Ловец заблудших душ - страница 12



Анна вскочила, и гнев перекосил её красивое лицо:

– Врёшь ты всё! По округе давно слухи ходят, что к себе мужиков привораживаешь! Барон-немчин за тобой целый год таскался, и другие, кто попроще, тоже кобелями у твоего порога крутятся.

– Дура ты, – улыбнулась Лалия. – Мне и колдовать для этого не надобно. Мужчина сам чует, с кем ему прибыток будет, а кто станет для него вечной прорехой. Прощай!

– Знаю я, знаю! – завопила кружевница. – Ты на МОЕГО Яниса сама глаз положила! Разлучница! Ведьма! Пускай преисподняя под тобой раскроется!

– Вон! – И Анна не заметила, как оказалась на дороге, ведущей к рыбачьему посёлку.


– Горькую весть я тебе принесла, матушка, – прикрыв глаза ладонью, сказала Анна.

– Горькую? – подхватила Ирма. – Неужто поросёнок у меня в сараюшке околел, а я и не заметила? Или всем поутру манну небесную раздавали, а мне, нерасторопной, не досталось? Или совсем великое лихо – староста приказал бабам старше пятидесяти лет цыплят высиживать по ночам – несушек подменять?

– Нет, – разрыдавшись, ответила кружевница. – Яниса, твоего Яниса…

– Да говори же! Не тяни из меня жилы! Янис к завтрому должен с путины вернуться. Море спокойное. И кот, растянувшись, спит, значит с сыном всё в порядке.

– Яниса околдовала Лалия. Правда, правда! Ольгерка и Марта слышали, как она хвалилась, что приворожила твоего сына. К себе, ненасытной! Да сказывала, что приворот тот до смерти. А уж до чьей смертыньки и ужу понятно.

Ирма тяжело опустилась на лавку.

– Как же это?

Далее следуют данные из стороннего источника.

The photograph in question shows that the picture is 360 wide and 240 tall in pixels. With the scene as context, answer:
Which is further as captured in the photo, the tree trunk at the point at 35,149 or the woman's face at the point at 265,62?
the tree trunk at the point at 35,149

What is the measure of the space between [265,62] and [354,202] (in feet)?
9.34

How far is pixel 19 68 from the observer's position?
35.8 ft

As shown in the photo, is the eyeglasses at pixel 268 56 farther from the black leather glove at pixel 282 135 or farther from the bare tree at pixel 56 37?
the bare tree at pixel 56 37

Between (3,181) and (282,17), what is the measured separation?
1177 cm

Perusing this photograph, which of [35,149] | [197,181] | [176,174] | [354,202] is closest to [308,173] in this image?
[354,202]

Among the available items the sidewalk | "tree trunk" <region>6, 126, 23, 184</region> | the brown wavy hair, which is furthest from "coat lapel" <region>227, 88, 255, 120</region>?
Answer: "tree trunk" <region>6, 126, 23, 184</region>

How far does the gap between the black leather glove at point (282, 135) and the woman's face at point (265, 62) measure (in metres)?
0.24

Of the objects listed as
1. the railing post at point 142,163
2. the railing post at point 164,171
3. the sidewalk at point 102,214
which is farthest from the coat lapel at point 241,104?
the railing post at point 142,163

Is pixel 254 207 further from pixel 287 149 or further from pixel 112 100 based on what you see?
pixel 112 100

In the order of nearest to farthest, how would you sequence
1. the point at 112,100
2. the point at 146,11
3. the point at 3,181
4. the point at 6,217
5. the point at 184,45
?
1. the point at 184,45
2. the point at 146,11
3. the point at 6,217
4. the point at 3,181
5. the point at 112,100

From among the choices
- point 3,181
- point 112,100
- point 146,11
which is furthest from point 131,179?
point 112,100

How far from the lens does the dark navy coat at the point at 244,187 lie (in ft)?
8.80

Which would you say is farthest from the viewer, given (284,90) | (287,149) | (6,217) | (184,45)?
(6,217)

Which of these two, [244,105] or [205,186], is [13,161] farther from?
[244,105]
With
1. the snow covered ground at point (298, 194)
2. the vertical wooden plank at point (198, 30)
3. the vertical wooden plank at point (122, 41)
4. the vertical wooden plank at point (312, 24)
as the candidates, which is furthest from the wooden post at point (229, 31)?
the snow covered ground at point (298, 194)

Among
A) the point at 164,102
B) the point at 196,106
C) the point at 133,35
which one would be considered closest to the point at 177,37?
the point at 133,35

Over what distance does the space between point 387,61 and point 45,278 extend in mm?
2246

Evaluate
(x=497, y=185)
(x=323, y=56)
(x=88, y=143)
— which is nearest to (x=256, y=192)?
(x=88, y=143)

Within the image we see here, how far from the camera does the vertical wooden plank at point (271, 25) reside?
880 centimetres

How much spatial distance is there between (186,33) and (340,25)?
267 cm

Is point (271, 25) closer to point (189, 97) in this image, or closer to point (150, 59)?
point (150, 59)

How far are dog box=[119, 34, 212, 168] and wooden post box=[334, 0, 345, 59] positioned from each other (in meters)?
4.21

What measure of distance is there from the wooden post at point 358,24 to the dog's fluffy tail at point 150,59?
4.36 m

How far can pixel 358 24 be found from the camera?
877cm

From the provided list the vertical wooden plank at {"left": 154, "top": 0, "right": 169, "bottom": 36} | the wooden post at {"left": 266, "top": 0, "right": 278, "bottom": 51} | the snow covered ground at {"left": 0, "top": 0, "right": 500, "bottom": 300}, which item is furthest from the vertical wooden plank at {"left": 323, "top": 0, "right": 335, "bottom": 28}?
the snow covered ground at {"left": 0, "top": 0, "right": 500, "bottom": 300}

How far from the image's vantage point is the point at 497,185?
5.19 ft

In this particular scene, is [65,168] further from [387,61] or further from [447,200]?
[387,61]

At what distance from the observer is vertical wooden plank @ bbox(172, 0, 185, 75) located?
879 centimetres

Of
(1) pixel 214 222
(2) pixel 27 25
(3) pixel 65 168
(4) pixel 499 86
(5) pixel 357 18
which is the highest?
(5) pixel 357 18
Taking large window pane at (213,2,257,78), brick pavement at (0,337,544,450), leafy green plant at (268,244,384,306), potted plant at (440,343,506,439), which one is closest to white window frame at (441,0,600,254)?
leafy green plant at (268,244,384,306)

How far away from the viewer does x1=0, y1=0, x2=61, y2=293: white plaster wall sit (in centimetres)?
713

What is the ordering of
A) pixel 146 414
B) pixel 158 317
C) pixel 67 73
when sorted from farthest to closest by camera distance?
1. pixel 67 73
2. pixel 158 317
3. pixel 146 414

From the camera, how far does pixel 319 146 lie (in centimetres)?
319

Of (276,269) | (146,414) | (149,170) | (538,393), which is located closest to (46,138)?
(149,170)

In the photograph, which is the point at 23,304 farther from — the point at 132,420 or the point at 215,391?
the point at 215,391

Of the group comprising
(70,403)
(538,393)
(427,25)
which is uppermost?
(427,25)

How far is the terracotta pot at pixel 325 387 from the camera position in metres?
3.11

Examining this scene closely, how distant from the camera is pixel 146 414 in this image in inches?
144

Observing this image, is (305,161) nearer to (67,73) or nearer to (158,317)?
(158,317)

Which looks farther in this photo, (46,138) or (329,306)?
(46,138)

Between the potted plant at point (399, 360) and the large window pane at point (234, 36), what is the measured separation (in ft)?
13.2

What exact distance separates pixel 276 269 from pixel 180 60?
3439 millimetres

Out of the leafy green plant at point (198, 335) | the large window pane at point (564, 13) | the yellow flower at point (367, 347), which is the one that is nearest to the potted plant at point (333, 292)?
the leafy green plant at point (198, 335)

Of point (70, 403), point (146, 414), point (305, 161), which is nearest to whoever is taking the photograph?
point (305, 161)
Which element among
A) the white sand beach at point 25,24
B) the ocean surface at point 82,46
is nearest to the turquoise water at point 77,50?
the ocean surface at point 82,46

Единственное дитя ведь.

– А ей, стерве окаянной, того и хочется – чужими бедами грех свой полакомить. Может, и моего Валдиса зубами волчицы-лихорадки загрызла? С неё станется!

Выйдя на улицу, Анна быстро сбросила плаксивую маску и усмехнулась:

– Посмотрим теперь, кому Янис достанется: тебе, кровопийце, или мне, смиреннице?


– Ох, сынок, живой! – кинулась к Янису Ирма.

– С чего мне мёртвым-то быть? – удивился сын. – Рыбы нынче столько взяли, что чуть лодки ко дну не пошли. Старый Денкас говорит, что такого и не упомнит, а он пожил немало. Хватит на продажу и себе – на засолку. Радуйся, мать!

– Это она творит…

– Кто она? Лайма, богиня судьбы и удачи, которой наши предки поклонялись, или богоматерь христианская? Неужто рыбачьим потом прельстились?

– Лалия, ведьма с Рябинового хутора.

– Глупости!

– Бабам известно стало, что она тебя облюбовала, чарами окрутила, на цепь чёрную посадила. А чтобы завлечь к себе, подкупила уловом великим. Пусть подавится хвостом рыбьим, негодница! Нам ничего чужого не надо. Свали рыбу в овраг, может, так от смертной тени избавимся.

– Не для того я в море жизнью рисковал, чтобы меня бабьими сказками пугали, – взорвался Янис. – Сам к ней пойду. Она хоть и ведьма, а дурного я про неё не слышал. И мне правду скажет.

Он оседлал гнедого жеребчика, укрощённого настолько, чтобы хозяин не мечтал о конской колбасе, и в равной степени – свободолюбивого, чтобы восхищать мир своей резвостью. Тутуй стучал копытами по дороге, ведущей в лес, а Янис любовался яркоокрашенными клёнами, оранжевыми корзинками рябин, уверенностью вязов и дубов. Вскоре они добрались до луга, заросшего клевером. На дальнем конце его стоял просторный дом с пристройками. Молодой рыбак, чувствуя, что краснеет, пригладил непослушные вихры и повторил про себя заготовленную речь:

– До меня слухи дошли, что ты на меня колдовское ярмо напялила. А я тебе, Лалия, по возрасту в сыновья гожусь!